TASK LIST:
(1) In the film analysis passage, what gives viewers a clear sense of time through most of the film?
(2) List every character or figure the film analysis passage names.

Furthermore, Riggan’s own perspective is fragmented with his growing split personality of Birdman telling him what to do and how to feel. Throughout the film we see more and more uncertainty in Riggan’s perspective, and as that uncertainty grows, so do his Birdman powers/fantasy of powers.
Time is also distorted. Through most of the film, we have a clear understanding of moment to moment thanks to that continuous take effect of the camera. But once we get to the opening performance’s suicide scene, time fragments in mysterious ways. The erratic montage of marching band, Spider-Man, et al. on stage could indicate a brief amount of time in Riggan’s head or arguably infinity if his self-inflicted gunshot wound actually kills him.

ENTRIES SUPPLIED:
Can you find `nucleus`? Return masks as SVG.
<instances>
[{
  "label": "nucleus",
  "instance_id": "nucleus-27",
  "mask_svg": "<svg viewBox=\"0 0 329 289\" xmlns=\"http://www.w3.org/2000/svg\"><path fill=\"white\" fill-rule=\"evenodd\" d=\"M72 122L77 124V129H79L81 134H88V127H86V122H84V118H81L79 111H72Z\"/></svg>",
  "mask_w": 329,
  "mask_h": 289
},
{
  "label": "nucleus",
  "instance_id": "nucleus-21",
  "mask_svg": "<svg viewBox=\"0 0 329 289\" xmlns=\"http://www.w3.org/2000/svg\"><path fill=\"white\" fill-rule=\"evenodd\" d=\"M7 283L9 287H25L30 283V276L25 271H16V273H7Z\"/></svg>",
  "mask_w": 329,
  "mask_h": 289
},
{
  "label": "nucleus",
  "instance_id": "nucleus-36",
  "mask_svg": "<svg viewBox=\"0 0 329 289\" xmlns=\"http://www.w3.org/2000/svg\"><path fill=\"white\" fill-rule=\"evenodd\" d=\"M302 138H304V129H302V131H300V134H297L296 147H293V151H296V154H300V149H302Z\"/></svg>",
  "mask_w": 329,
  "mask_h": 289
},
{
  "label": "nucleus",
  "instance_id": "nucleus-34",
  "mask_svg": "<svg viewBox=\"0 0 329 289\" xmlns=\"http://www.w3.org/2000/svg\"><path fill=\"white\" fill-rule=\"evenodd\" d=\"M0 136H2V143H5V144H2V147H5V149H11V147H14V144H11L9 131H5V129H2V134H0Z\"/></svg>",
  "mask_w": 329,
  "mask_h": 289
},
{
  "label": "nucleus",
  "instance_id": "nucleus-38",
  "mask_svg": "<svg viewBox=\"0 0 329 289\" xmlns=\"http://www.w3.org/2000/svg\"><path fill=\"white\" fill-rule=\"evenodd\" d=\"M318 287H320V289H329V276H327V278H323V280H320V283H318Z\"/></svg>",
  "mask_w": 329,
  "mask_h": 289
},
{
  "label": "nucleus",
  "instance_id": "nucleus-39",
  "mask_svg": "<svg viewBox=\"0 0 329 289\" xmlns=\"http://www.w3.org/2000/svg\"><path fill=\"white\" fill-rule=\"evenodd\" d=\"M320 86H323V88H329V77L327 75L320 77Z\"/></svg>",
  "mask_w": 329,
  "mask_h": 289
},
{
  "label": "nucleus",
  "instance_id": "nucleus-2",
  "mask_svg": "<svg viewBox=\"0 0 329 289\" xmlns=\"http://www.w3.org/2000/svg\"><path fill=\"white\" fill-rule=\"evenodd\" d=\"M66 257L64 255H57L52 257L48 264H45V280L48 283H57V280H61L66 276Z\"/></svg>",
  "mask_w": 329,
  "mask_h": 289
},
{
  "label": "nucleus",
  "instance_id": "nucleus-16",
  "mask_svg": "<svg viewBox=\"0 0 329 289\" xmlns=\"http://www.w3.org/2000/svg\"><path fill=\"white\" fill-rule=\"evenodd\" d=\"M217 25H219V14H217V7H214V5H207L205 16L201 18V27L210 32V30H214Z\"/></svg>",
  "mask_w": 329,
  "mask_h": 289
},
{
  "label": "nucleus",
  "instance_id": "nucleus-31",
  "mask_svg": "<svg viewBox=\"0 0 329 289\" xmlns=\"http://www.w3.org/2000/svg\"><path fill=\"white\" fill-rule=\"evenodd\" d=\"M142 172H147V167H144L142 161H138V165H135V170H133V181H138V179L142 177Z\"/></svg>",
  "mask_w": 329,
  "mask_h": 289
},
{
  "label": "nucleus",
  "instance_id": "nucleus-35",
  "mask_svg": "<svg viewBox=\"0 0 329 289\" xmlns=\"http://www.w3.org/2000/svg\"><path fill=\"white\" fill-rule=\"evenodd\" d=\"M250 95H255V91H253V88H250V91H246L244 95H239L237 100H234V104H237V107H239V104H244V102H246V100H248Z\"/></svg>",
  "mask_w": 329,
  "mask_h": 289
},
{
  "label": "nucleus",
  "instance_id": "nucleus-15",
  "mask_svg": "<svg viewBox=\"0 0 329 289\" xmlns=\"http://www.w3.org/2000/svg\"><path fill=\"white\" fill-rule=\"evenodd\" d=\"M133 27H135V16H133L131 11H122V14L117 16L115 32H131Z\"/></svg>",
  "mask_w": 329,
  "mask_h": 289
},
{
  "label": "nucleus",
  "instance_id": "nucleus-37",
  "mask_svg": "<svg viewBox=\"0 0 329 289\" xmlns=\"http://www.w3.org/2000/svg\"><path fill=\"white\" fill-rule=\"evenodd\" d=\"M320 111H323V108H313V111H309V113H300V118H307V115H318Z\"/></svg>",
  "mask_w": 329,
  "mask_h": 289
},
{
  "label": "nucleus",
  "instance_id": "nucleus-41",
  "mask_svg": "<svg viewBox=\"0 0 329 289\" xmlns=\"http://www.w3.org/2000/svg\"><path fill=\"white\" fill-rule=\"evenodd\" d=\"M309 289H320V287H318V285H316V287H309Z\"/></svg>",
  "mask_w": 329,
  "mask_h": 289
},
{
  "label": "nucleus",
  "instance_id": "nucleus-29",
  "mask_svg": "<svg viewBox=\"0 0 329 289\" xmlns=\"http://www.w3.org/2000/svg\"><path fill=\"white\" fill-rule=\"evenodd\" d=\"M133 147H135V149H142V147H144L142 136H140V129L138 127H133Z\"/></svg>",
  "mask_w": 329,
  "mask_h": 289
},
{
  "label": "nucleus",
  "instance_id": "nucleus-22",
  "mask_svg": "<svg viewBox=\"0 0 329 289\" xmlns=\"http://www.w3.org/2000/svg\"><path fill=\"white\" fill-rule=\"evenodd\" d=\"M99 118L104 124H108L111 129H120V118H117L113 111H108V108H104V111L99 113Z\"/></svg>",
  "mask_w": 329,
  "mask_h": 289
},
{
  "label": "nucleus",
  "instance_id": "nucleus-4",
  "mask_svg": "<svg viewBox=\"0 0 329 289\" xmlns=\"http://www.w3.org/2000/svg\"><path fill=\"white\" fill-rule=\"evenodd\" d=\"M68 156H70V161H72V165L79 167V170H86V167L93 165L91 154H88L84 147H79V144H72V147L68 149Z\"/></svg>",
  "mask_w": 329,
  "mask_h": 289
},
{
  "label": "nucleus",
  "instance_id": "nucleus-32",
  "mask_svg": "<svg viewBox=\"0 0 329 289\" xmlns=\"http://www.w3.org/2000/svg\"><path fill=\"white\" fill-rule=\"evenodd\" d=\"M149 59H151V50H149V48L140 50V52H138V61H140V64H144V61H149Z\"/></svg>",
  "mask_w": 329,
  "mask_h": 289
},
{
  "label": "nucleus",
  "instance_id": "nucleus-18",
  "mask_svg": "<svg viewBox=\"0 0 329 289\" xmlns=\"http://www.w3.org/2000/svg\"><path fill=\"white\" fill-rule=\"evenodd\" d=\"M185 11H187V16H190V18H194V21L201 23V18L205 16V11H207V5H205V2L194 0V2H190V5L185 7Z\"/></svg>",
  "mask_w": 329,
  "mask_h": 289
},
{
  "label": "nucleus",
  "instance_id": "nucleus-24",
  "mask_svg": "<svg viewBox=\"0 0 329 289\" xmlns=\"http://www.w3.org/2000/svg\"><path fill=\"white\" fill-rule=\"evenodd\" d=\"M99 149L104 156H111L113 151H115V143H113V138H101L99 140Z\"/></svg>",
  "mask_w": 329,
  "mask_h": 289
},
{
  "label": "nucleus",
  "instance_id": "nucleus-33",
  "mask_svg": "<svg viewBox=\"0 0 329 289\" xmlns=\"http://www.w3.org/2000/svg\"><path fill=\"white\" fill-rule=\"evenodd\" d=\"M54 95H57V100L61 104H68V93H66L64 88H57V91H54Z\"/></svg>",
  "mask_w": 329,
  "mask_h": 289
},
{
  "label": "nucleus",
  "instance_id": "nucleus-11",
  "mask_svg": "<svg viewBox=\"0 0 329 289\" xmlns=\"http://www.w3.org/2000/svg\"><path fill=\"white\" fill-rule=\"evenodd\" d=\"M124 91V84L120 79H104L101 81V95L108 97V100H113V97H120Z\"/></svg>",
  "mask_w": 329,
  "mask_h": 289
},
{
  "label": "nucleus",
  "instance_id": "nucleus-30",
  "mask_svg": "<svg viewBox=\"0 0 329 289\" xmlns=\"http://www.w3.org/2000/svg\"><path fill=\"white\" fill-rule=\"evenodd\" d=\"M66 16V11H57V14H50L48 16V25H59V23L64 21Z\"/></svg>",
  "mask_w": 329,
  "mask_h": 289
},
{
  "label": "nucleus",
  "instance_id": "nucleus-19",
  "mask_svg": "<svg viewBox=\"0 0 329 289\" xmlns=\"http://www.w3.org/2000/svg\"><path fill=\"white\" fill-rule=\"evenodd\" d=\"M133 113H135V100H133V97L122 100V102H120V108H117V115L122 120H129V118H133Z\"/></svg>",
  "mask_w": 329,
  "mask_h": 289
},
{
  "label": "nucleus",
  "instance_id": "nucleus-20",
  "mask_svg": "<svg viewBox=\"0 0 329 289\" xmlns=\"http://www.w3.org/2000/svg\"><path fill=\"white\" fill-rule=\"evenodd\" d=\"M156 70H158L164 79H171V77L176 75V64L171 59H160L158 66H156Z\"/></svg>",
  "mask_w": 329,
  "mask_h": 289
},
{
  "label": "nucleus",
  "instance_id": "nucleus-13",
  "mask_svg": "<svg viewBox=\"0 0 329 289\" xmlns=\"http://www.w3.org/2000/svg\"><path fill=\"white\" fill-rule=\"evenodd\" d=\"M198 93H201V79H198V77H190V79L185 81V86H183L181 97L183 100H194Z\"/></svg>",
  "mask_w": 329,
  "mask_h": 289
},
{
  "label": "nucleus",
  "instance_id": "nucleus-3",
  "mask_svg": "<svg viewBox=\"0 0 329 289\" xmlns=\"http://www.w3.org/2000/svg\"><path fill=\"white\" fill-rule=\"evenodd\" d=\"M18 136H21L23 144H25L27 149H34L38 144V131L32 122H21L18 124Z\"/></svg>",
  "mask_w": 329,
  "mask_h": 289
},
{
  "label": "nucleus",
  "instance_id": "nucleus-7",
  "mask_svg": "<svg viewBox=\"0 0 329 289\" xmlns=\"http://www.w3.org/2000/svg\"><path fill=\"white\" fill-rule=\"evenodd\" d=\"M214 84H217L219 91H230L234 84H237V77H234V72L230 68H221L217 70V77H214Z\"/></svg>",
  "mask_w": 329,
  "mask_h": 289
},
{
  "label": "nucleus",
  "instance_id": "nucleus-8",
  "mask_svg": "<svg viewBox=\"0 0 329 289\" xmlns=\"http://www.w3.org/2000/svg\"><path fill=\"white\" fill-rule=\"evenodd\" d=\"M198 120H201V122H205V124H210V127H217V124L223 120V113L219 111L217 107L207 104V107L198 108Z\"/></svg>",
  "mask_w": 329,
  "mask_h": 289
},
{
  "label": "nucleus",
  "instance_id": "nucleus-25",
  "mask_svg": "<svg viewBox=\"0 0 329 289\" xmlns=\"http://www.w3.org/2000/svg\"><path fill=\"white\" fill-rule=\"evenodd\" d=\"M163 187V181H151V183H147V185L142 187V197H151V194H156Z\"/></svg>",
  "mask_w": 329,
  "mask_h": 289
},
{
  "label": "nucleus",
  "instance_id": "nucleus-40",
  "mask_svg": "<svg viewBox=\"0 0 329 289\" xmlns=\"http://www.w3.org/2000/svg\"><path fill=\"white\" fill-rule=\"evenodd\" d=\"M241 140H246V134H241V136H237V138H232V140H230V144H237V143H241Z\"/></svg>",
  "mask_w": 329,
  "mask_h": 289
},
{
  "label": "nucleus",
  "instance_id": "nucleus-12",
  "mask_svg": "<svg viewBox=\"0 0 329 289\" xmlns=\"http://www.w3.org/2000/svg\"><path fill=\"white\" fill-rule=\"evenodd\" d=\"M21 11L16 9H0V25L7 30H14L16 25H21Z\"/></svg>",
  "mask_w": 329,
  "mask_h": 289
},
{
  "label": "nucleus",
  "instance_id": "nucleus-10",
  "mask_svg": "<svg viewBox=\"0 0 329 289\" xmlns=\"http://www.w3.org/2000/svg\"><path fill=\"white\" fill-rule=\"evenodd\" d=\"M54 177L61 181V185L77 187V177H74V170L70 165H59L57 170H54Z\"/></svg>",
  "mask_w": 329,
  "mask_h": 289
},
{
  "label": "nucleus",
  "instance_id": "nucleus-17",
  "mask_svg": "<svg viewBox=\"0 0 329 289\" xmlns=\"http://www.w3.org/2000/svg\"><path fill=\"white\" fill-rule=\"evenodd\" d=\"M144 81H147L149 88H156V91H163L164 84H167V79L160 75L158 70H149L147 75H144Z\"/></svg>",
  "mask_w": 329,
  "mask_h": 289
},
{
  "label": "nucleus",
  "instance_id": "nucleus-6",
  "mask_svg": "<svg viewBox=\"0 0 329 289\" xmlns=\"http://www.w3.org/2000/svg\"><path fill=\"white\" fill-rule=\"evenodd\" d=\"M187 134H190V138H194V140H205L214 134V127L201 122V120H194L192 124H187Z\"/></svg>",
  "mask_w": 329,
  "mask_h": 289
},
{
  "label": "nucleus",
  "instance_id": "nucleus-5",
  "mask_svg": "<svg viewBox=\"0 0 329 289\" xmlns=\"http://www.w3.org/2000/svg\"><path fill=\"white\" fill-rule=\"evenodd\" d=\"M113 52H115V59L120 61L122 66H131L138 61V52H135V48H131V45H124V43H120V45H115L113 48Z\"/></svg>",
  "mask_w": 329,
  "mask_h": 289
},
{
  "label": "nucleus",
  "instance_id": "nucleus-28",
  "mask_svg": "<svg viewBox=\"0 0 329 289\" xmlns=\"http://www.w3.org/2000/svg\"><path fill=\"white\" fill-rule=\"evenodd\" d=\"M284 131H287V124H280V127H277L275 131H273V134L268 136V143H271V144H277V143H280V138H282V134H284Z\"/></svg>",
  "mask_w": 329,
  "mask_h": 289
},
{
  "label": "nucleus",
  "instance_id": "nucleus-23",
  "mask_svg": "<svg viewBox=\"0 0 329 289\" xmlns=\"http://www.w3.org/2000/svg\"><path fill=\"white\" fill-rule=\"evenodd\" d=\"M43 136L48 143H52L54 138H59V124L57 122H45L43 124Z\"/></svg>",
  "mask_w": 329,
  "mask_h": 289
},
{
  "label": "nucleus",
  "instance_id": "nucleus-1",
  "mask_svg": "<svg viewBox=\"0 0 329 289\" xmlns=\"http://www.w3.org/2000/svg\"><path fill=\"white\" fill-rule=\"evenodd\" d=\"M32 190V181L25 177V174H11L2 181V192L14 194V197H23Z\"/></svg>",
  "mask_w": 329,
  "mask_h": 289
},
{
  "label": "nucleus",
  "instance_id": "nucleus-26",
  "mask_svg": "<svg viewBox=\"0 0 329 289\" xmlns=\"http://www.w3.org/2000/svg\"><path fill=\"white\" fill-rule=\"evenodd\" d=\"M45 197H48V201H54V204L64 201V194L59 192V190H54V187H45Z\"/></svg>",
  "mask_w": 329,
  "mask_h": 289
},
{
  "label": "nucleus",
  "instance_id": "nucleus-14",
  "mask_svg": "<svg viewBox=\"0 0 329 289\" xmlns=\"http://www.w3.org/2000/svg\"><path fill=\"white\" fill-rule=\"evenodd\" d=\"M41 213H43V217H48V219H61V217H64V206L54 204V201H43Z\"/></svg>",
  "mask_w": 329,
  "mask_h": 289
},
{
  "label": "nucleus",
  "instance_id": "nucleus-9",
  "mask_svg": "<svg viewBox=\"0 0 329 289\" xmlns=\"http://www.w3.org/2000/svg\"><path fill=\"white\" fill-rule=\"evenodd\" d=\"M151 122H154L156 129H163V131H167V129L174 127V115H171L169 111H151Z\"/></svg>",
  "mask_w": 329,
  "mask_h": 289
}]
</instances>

EXPECTED OUTPUTS:
(1) The continuous take effect of the camera.

(2) Riggan, Birdman, Spider-Man